Search code examples
postgresqlpython-polarsrust-polarsduckdb

Duckdb sql and postgres results differ when using unnest


I have a table in postgres and basically i'm trying to duplicate rows based on the delimiter @ in the description column. Here is my table:

txn_id description
3332654 CAD@10.00@0.9397@$10.64@THB@150.00@23.8235@$6.30@KRW@36,000.00@860.3722@$41.84@FJD@20.00@1.5711@$12.73@EUR@5.00@0.6013@$8.32@SGP@15.00@10.6013@$18.32
3332655 CAD@11.00@0.8197@$11.64@THB@110.00@21.8135@$61.30@KRW@36,001.00@861.3722@$411.84@FJD@21.00@11.5711@$11.73

Using the below postgresql code, the rows are duplicated based on a set of four values:

select txn_id 
  ,max(case when nr%4=1 then elem end) cncy_cd
  ,max(case when nr%4=2 then elem end) txn_cncy_amt
  ,max(case when nr%4=3 then elem end) txn_exch_rate
  ,max(case when nr%4=0 then elem end) txn_nzd_amt
from test t
left join lateral (select elem,row_number()over() nr 
  from  unnest(string_to_array(t.description, '@')) AS a(elem)) ON true  
group by txn_id,(nr-1)/4 ;

and the output will be:

txn_id cncy_cd txn_cncy_amt txn_exch_rate txn_nzd_amt
3332654 SGP 15.00 10.6013 $18.32
3332654 EUR 5.00 0.6013 $ 8.32
3332654 KRW 36,000.00 860.3722 $41.84
3332655 THB 36,001.00 861.3722 $411.84
3332654 FJD 150.00 23.8235 $6.30
3332654 CAD 20.00 1.5711 $12.73
3332654 FJD 10.00 0.9397 $10.64
3332655 CAD 21.00 11.5711 $11.73
3332655 THB 11.00 0.8197 $11.64
3332655 SGP 110.00 21.8135 $61.30

Below is the demo of the postgres code: https://dbfiddle.uk/BGOeoIlM

I'm trying to achieve the same result using duckdb and convert it to a polars dataframe and below is my code:

 a = duckdb.sql("create table test (txn_id int, description varchar(200));insert into test values (3332654,'CAD@10.00@0.9397@$10.64@THB@150.00@23.8235@$6.30@KRW@36,000.00@860.3722@$41.84@FJD@20.00@1.5711@$12.73@EUR@5.00@0.6013@$8.32@SGP@15.00@10.6013@$18.32'),(3332655,'CAD@11.00@0.8197@$11.64@THB@110.00@21.8135@$61.30@KRW@36,001.00@861.3722@$411.84@FJD@21.00@11.5711@$11.73');select txn_id ,max(case when nr%4=1 then elem end) cncy_cd ,max(case when nr%4=2 then elem end) txn_cncy_amt, max(case when nr%4=3 then elem end) txn_exch_rate ,max(case when nr%4=0 then elem end) txn_nzd_amt from test t left join lateral (select elem,row_number()over() nr from  unnest(string_to_array(t.description, '@')) AS a(elem)) ON true  group by txn_id,((nr-1)//4);")

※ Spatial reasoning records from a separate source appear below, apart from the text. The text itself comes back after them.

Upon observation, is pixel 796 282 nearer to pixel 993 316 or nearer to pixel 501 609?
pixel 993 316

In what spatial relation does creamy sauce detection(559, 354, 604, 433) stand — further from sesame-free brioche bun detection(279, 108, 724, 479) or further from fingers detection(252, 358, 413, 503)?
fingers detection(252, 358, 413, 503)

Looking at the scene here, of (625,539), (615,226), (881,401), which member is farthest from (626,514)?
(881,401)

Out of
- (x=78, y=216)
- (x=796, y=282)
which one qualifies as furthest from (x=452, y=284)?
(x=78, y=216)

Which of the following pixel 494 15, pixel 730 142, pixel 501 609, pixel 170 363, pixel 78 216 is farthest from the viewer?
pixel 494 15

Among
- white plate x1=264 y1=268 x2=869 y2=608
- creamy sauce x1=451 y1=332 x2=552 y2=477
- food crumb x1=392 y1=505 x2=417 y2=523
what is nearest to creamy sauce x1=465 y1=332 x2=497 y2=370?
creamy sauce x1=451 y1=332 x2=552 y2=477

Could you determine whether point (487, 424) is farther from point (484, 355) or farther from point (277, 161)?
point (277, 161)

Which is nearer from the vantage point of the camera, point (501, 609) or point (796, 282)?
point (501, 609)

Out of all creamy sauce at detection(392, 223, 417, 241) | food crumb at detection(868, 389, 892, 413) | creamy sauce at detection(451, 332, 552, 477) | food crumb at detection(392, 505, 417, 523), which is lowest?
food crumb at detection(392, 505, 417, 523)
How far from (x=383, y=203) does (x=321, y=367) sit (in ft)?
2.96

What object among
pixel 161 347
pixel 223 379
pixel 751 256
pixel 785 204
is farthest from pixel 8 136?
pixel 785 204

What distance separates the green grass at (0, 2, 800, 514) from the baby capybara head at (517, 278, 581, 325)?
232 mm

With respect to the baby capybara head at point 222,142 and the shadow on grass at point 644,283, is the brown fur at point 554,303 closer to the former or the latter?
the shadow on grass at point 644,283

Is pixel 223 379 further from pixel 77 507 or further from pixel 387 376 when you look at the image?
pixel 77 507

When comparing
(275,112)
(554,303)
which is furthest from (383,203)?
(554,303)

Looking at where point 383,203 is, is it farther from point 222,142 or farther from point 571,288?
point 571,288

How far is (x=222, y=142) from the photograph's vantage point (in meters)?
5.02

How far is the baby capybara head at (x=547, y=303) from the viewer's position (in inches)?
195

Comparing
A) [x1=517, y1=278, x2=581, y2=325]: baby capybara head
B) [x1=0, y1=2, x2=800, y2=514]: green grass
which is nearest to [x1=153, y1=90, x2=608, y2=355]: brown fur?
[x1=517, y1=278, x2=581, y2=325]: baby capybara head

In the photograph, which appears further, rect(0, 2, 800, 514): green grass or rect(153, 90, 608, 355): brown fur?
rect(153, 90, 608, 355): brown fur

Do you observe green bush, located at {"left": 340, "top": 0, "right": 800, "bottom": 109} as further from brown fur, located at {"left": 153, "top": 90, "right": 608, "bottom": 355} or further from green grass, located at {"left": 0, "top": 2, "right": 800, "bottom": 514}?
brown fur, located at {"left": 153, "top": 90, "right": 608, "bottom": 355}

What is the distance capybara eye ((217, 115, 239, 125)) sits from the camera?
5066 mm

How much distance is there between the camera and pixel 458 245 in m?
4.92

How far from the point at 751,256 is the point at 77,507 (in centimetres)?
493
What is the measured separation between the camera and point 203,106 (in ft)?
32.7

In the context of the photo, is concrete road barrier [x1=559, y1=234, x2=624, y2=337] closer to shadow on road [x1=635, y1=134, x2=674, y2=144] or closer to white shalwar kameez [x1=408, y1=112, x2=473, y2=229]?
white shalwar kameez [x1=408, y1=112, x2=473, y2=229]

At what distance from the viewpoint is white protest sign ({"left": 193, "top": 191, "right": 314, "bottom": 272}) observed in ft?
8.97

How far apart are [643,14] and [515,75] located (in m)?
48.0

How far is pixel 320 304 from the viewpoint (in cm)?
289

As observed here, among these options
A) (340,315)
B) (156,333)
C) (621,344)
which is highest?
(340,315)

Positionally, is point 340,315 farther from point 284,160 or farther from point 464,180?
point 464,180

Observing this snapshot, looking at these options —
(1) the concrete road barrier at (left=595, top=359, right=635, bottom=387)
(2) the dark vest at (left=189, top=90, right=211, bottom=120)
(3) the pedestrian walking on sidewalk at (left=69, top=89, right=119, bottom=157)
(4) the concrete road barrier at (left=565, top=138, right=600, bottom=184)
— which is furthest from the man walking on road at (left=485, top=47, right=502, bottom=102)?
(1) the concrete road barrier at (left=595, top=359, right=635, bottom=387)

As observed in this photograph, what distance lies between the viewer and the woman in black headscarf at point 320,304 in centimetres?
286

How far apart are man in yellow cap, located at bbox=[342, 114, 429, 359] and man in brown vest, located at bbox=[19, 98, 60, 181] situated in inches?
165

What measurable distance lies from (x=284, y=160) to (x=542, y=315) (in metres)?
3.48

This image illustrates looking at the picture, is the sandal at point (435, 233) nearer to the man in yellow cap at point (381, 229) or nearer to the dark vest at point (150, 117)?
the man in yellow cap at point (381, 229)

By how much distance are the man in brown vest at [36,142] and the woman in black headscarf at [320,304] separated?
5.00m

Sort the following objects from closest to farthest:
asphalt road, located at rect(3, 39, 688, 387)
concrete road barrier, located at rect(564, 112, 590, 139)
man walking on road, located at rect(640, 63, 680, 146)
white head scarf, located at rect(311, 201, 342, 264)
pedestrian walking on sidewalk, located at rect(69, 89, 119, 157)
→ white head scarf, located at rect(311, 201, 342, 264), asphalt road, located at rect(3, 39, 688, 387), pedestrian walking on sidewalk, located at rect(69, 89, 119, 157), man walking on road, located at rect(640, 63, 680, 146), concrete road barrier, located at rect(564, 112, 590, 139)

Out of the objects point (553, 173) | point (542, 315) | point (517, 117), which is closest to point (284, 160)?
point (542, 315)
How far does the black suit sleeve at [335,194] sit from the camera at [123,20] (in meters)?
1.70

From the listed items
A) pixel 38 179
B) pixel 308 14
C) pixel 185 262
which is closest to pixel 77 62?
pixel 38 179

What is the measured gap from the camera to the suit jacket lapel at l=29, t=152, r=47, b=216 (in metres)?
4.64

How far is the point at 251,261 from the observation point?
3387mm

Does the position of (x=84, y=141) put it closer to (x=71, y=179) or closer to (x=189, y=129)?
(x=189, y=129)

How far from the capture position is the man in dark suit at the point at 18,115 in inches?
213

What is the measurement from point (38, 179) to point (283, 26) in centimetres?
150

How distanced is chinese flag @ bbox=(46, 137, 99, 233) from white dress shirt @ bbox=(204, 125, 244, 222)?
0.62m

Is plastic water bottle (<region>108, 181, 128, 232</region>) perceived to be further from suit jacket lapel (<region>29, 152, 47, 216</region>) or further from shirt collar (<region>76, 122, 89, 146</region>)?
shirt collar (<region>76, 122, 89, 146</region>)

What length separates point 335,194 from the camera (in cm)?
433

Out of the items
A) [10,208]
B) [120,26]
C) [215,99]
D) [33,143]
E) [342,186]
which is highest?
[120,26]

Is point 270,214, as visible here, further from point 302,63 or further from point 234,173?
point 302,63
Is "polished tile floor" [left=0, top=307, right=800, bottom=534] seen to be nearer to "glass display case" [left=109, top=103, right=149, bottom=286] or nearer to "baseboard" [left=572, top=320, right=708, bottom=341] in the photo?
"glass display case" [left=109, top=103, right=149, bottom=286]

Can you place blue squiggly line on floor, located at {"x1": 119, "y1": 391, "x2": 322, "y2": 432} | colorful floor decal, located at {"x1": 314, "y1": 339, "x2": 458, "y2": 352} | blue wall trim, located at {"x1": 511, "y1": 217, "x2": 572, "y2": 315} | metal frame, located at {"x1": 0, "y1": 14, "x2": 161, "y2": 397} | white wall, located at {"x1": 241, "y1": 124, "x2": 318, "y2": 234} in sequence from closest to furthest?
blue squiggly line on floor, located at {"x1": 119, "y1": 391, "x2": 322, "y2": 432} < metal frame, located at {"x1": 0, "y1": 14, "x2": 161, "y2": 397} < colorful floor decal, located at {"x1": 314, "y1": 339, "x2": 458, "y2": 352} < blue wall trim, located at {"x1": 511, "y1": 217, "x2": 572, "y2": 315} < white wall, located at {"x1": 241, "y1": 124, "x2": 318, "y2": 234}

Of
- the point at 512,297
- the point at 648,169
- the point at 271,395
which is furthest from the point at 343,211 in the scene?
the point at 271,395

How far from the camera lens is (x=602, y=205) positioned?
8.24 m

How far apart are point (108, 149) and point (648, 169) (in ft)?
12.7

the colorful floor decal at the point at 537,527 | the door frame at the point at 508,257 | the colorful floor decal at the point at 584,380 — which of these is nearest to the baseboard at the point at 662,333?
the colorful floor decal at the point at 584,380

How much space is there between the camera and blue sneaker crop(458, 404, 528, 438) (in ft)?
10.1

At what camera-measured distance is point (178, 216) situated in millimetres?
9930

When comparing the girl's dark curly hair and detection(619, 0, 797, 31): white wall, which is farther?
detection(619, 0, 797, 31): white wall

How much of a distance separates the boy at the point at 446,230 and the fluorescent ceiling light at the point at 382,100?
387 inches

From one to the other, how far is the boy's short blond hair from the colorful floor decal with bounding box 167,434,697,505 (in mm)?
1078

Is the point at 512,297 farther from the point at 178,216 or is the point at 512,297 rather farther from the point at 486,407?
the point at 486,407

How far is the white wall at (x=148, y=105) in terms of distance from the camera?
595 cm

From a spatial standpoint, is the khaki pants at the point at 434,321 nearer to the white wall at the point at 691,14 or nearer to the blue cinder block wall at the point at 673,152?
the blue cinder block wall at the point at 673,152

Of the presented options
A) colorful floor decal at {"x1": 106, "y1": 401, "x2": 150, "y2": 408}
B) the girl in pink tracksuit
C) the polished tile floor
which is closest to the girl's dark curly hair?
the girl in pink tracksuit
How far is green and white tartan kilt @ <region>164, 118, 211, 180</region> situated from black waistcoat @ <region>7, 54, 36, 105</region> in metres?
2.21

Below is the output from duckdb and it does not match with the postgres output.

txn_id cncy_cd txn_cncy_amt txn_exch_rate txn_nzd_amt
3332654 FJD $18.32 10.6013 15.00
3332655 THB 110.00 21.8135 $61.30
3332654 SGP $8.32 0.6013 5.00
3332655 CAD 11.00 0.8197 $11.64
3332654 KRW $6.30 23.8235 150.00
3332655 KRW 36,001.00 861.3722 $411.84
3332655 FJD 21.00 11.5711 $11.73
3332654 THB $10.64 0.9397 10.00
3332654 EUR $12.73 1.5711 20.00
3332654 CAD $41.84 860.3722 36,000.00

Not sure what i'm missing here as i tried spending lot of time on this and could not figure out why it would behave differently. Great if someone could please help me with this?


Solution

  • Well, when using SQL you need to remember that in general SQL recordset is unordered collection of rows. Essentially, it means that there's no guaranteed order of rows when you select them without order by clause. This is one of the key differences with modern 'DataFrame' row collections and 'chained expressions' queries.

    In your case it means that running row_number() over unnested array can be quite random - after array is unnested, you don't have order of array elements anymore. Basically, it's great that Postgres version works stable, but it's not a surprise that DuckDB doesn't work.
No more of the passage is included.